Assigned task —
Everything from the top of the data below through the line with "genus: Mustela" should be duplicated exactly, and nothing past it.

[Dataset records — start]

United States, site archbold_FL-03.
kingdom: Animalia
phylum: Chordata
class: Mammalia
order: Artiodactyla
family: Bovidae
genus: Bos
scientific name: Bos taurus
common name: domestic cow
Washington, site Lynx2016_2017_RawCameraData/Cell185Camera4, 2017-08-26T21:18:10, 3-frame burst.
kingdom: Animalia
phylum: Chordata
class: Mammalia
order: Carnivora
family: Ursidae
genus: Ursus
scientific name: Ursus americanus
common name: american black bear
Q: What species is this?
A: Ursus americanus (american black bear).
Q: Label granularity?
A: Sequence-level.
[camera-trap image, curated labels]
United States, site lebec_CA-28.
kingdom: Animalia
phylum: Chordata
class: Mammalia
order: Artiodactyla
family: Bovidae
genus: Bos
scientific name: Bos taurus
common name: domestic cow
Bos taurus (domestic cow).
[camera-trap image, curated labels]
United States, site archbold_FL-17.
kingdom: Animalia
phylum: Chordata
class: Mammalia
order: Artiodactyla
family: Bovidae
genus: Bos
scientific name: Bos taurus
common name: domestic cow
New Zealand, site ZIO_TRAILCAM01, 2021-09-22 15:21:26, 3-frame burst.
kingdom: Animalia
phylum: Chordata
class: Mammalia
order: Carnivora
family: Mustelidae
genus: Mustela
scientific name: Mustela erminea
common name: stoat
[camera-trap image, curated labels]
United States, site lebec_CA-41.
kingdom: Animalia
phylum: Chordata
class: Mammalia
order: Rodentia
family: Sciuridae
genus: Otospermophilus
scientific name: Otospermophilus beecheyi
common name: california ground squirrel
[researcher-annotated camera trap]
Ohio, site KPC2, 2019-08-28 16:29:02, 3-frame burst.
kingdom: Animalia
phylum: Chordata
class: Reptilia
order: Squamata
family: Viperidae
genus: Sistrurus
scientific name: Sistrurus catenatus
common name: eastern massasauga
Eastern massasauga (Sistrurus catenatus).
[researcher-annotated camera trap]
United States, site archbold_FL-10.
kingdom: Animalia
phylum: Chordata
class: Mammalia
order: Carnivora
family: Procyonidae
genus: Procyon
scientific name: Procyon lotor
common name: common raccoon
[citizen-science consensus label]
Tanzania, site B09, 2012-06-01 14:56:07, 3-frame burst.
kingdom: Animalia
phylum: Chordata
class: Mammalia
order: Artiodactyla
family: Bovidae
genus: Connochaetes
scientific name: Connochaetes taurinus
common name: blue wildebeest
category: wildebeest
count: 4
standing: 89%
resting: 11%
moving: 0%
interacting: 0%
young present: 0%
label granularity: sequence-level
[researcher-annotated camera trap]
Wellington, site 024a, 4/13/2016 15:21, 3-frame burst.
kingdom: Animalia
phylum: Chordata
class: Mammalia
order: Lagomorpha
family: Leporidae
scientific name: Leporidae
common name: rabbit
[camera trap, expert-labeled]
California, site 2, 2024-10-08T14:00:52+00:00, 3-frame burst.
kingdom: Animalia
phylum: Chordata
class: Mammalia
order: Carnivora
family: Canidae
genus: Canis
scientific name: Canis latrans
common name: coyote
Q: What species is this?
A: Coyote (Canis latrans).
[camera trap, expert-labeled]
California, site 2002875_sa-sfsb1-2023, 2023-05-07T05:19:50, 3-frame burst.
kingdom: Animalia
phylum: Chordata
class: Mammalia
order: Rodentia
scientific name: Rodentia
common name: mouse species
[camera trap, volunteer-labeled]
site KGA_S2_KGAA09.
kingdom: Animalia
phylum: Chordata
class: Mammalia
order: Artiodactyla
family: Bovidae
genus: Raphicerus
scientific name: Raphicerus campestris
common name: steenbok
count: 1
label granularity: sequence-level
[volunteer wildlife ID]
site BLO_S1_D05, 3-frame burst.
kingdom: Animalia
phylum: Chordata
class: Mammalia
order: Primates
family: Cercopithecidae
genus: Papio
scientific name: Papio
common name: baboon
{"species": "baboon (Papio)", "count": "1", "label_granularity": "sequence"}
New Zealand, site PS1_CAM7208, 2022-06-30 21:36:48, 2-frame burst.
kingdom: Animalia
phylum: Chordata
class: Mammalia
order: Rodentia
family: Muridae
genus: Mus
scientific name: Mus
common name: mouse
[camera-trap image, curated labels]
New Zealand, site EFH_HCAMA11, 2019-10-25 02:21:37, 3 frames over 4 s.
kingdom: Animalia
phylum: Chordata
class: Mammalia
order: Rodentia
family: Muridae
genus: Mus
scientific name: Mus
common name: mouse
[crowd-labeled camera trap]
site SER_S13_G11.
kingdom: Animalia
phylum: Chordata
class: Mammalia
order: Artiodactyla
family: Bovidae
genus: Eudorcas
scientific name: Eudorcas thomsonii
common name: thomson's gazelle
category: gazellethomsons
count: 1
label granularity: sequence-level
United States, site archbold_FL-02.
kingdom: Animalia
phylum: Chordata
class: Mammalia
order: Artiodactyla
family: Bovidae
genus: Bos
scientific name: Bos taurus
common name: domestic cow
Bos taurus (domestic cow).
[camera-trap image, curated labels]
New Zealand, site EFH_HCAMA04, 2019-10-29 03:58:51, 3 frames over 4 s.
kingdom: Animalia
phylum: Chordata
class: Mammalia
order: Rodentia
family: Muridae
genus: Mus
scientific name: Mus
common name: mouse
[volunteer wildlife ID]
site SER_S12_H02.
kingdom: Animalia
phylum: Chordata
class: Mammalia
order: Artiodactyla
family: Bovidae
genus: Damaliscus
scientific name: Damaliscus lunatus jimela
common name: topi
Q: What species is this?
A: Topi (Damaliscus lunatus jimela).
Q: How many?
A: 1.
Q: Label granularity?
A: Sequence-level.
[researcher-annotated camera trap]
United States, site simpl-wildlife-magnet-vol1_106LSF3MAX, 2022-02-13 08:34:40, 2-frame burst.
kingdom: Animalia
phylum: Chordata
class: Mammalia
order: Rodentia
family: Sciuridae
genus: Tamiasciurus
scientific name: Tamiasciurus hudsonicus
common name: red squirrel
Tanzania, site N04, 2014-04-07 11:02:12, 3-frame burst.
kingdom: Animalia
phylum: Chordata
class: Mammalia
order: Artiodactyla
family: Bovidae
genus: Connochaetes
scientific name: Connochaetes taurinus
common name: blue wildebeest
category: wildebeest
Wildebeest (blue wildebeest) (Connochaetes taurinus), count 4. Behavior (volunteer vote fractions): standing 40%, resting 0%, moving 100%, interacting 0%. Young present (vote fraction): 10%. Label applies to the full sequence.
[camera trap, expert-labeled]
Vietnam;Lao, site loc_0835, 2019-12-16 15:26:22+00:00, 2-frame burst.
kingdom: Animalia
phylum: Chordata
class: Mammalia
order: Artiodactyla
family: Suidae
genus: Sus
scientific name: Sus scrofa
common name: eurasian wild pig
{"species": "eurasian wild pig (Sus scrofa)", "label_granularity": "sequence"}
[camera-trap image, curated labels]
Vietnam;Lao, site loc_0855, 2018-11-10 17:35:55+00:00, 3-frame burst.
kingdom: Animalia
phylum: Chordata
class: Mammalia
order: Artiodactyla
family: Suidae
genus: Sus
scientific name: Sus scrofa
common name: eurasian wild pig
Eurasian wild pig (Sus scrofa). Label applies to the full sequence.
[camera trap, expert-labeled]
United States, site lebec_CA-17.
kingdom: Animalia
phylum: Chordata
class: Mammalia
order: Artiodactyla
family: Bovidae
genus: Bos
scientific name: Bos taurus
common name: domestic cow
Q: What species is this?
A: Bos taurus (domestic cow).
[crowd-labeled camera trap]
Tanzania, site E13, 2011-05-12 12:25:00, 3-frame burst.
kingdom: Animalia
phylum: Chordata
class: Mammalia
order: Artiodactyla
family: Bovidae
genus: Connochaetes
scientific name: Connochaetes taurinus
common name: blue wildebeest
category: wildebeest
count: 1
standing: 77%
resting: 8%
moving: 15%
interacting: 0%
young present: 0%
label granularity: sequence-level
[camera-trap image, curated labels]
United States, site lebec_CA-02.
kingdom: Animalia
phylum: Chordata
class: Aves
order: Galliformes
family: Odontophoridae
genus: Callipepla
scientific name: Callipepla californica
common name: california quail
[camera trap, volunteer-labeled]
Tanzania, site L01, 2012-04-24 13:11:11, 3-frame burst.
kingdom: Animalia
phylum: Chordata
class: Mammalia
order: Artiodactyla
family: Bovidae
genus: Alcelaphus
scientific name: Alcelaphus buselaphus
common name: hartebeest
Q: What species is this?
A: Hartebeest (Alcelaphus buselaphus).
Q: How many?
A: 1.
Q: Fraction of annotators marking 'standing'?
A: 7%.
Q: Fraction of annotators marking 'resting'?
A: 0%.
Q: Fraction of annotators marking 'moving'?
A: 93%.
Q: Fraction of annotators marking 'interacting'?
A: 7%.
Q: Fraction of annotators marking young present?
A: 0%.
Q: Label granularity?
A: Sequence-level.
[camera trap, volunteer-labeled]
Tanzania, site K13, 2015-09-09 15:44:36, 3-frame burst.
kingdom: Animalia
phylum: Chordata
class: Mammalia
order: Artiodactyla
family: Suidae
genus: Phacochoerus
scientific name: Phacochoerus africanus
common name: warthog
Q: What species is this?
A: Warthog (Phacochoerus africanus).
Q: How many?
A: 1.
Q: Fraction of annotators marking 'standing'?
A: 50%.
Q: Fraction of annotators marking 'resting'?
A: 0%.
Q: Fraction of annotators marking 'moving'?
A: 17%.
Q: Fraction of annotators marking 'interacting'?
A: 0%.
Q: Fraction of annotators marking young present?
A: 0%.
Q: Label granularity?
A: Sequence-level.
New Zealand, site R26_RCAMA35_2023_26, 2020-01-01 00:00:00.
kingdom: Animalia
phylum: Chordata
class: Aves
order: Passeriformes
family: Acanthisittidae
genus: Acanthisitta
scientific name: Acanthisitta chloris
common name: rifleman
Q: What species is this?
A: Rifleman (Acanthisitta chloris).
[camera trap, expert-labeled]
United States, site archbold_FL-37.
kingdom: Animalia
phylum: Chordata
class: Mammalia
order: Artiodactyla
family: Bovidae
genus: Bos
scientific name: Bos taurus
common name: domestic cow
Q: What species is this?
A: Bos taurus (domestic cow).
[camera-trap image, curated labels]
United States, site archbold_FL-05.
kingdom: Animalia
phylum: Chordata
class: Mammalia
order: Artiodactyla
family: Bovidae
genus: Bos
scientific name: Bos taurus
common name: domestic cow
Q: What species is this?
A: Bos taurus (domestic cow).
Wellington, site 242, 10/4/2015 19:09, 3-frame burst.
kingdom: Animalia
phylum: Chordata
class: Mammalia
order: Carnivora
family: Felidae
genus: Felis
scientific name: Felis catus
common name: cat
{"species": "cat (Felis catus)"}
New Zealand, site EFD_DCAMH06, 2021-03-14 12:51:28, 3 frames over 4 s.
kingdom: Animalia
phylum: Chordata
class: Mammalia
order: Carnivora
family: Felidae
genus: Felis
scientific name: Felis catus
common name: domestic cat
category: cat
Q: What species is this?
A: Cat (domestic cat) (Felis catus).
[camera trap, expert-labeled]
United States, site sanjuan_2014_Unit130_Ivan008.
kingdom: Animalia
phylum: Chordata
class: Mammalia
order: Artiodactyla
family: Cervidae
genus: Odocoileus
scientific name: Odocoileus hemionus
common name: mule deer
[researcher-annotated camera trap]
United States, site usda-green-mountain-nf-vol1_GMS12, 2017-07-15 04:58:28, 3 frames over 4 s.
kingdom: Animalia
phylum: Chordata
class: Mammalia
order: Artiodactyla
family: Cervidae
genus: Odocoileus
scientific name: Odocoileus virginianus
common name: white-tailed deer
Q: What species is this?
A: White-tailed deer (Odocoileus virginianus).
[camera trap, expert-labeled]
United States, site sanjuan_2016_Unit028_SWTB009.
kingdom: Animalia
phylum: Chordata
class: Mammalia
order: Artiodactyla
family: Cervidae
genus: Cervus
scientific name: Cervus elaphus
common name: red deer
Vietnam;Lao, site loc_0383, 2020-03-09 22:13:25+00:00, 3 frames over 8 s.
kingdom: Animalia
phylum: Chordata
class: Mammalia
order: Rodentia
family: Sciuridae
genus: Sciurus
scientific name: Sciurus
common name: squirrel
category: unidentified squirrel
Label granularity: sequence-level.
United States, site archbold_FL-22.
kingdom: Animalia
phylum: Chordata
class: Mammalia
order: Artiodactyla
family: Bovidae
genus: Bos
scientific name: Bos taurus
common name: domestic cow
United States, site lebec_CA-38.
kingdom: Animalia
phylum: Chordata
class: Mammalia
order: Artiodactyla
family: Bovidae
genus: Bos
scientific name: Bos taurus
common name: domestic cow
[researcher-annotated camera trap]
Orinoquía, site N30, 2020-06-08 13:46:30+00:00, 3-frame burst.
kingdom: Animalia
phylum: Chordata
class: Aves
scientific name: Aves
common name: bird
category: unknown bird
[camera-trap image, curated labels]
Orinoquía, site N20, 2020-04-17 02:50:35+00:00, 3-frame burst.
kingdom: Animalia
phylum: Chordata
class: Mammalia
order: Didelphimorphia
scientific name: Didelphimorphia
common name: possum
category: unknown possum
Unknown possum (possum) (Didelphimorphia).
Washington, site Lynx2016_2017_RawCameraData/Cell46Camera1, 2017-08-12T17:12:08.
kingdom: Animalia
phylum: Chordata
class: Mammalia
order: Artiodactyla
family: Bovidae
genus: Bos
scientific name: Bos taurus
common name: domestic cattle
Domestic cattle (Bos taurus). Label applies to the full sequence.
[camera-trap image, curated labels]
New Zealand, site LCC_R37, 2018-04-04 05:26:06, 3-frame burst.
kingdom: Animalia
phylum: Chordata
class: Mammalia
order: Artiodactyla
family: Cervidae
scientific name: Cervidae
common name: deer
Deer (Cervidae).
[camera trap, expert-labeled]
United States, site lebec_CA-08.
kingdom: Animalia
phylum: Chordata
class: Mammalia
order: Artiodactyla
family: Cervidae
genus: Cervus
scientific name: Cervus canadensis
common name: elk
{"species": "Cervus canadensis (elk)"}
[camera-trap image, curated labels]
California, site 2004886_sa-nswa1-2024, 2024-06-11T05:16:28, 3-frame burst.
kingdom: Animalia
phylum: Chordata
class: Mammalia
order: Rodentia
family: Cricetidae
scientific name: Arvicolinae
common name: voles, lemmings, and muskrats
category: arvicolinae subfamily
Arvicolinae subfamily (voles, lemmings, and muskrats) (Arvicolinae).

[Dataset records — finish]

Task result —
United States, site archbold_FL-03.
kingdom: Animalia
phylum: Chordata
class: Mammalia
order: Artiodactyla
family: Bovidae
genus: Bos
scientific name: Bos taurus
common name: domestic cow
Washington, site Lynx2016_2017_RawCameraData/Cell185Camera4, 2017-08-26T21:18:10, 3-frame burst.
kingdom: Animalia
phylum: Chordata
class: Mammalia
order: Carnivora
family: Ursidae
genus: Ursus
scientific name: Ursus americanus
common name: american black bear
Q: What species is this?
A: Ursus americanus (american black bear).
Q: Label granularity?
A: Sequence-level.
[camera-trap image, curated labels]
United States, site lebec_CA-28.
kingdom: Animalia
phylum: Chordata
class: Mammalia
order: Artiodactyla
family: Bovidae
genus: Bos
scientific name: Bos taurus
common name: domestic cow
Bos taurus (domestic cow).
[camera-trap image, curated labels]
United States, site archbold_FL-17.
kingdom: Animalia
phylum: Chordata
class: Mammalia
order: Artiodactyla
family: Bovidae
genus: Bos
scientific name: Bos taurus
common name: domestic cow
New Zealand, site ZIO_TRAILCAM01, 2021-09-22 15:21:26, 3-frame burst.
kingdom: Animalia
phylum: Chordata
class: Mammalia
order: Carnivora
family: Mustelidae
genus: Mustela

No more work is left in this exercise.